Белки можно биотинилировать химически или ферментативно. В химическом биотинилировании используются различные химические процессы конъюгирования для получения неспецифического биотинилирования аминов, карбоксилатов, сульфгидрилов и углеводов (например, NHS-сочетание приводит к биотинилированию любых первичных аминов в белке). Ферментативное биотинилирование приводит к биотинилированию определенного лизина в определенной последовательности бактериальной биотинлигазой.[2] Большинство реагентов химического биотинилирования состоят из реакционноспособной группы, присоединенной через линкер к боковой цепи валериановой кислоты биотина. Поскольку биотин-связывающий карман в авидине / стрептавидине скрыт под поверхностью белка, желательны реагенты для биотинилирования, обладающие более длинным линкером, поскольку они позволяют молекуле биотина, когда она прикреплена к своей мишени, быть более доступной для связывания авидина / стрептавидина. / Белок нейтравидин. Этот линкер может также опосредовать растворимость реагентов биотинилирования; линкеры, которые включают полиэтиленгликоль (ПЭГ) может сделать нерастворимые в воде реагенты растворимыми или повысить растворимость реагентов биотинилирования, которые уже растворимы до некоторой степени.

Ферментативное биотинилирование

В отличие от методов химического биотинилирования, ферментативное биотинилирование позволяет биотину связываться точно с одним остатком, присутствующим в белке. Эта реакция биотинилирования также может завершиться, что означает, что продукт образуется с высокой однородностью и может быть связан с стрептавидин в определенной ориентации, например за Мультимеры MHC. Ферментативное биотинилирование чаще всего проводят Кишечная палочка биотин-холофермент-синтетаза, также известная как биотинлигаза (BirA, P06709).[3][4]

Наиболее распространенный способ нацеливания на интересующий белок - слияние белка на его N-конце, C-конце или во внутренней петле с пептидом из 15 аминокислот (GLNDIFEAQKIEWHE), называемый AviTag или акцепторным пептидом (AP).[5] После метки белок затем инкубируют с BirA, позволяя биотинилированию происходить в присутствии биотина и АТФ.[5] Ферментативное биотинилирование можно проводить in vitro но BirA также специфически реагирует со своим целевым пептидом внутри клеток млекопитающих и бактерий и на поверхности клетки, в то время как другие клеточные белки не модифицируются.[6][7][8] Также может происходить ферментативное биотинилирование in vivo обычно посредством совместной экспрессии белка, меченного Avitag, и BirA.[9]

Натуральный субстрат BirA - это белок-носитель карбоксила биотина (BCCP).
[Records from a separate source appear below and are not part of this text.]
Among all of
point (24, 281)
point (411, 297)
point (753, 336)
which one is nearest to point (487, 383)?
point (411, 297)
Прежде чем были обнаружены более мелкие метки, для нацеливания необходимо было слить белок со всей BCCP.[10] Белок, слитый с BCCP, может распознаваться молекулами биотина. in vivo и прикрепить к нему.[11] До AviTag использовалось несколько других небольших тегов, но AviTag пока является наиболее эффективным.[4]

Биотинилирование первичного амина

Наиболее частые цели для модификации белок молекулы представляют собой первичные аминогруппы, которые представлены в виде боковой цепи лизина эпсилон-амины и N-концевые α-амины. Реагенты для биотинилирования, реагирующие с аминогруппами, можно разделить на две группы в зависимости от воды. растворимость.

N-гидроксисукцинимид (NHS) эфиры плохо растворяются в водный решения. Для реакций в водном растворе их сначала необходимо растворенный в органический растворитель, затем разбавили водным реакция смесь. Наиболее часто используемые органические растворители для этой цели: диметилсульфоксид (ДМСО) и диметилформамид (DMF), которые совместимы с большинством белков в низких концентрациях. Из-за гидрофобности сложных эфиров NHS реагенты для биотинилирования NHS также могут диффундировать через клеточная мембрана, что означает, что они будут биотинилировать как внутренние, так и внешние компоненты клетка.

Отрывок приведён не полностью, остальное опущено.